Single by Cosmo's Midnight

from the album Yesteryear
- Released: 1 March 2019
- Length: 3:43
- Label: Sony
- Songwriters: Cosmo Liney; Patrick Liney; Sophie Curtis;
- Producer: Cosmo's Midnight

Cosmo's Midnight singles chronology
| "Lowkey" (2018) | "C.U.D.I. (Can U Dig It)" (2019) | "Have It All" (2019) |

Music video
- "C.U.D.I. (Can U Dig It)" on YouTube

= C.U.D.I. (Can U Dig It) =

2019 single by Cosmo's Midnight

"C.U.D.I. (Can U Dig It)" is a song by the Australian electronic music duo Cosmo's Midnight, released in March 2019 as the lead single from their second studio album Yesteryear. The song was certified platinum in Australia in 2024.

The song was written on New Year's Day, when the duo had returned from a festival in Wollongong. Patrick Liney said, "[We] were all hungover and just went to sit on our balcony and ended up writing 'Can U Dig It'."

==Reception==
Acid Stag said, "Brimming from the funk inspired guitars and thumping percussion, 'C.U.D.I (Can U Dig It)' achieves a glowing outset full of positivity courtesy of its upbeat nature.
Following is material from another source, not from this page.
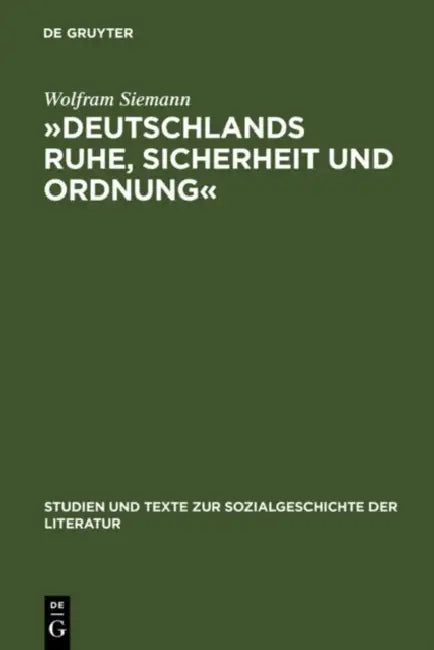 »Deutschlands Ruhe, Sicherheit Und Ordnung«: Die Anfänge Der Politischen Polizei 1806 - 1866 by Wolfram Siemann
With the smooth bass line oozing charisma, Cosmo's Midnight nail all the necessary elements for a well polished track, which is further heightened by the glistening vocals on offer."

==Remixes==
- Friendly Fires remix - 4:49
- KISSTRAXX remix - 4:06

==Certifications==

Certifications for "C.U.D.I. (Can U Dig It)"
| Region | Certification | Certified units/sales |
| Australia (ARIA) | Platinum | 70,000^{‡} |
| New Zealand (RMNZ) | Gold | 15,000^{‡} |
^{‡} Sales+streaming figures based on certification alone.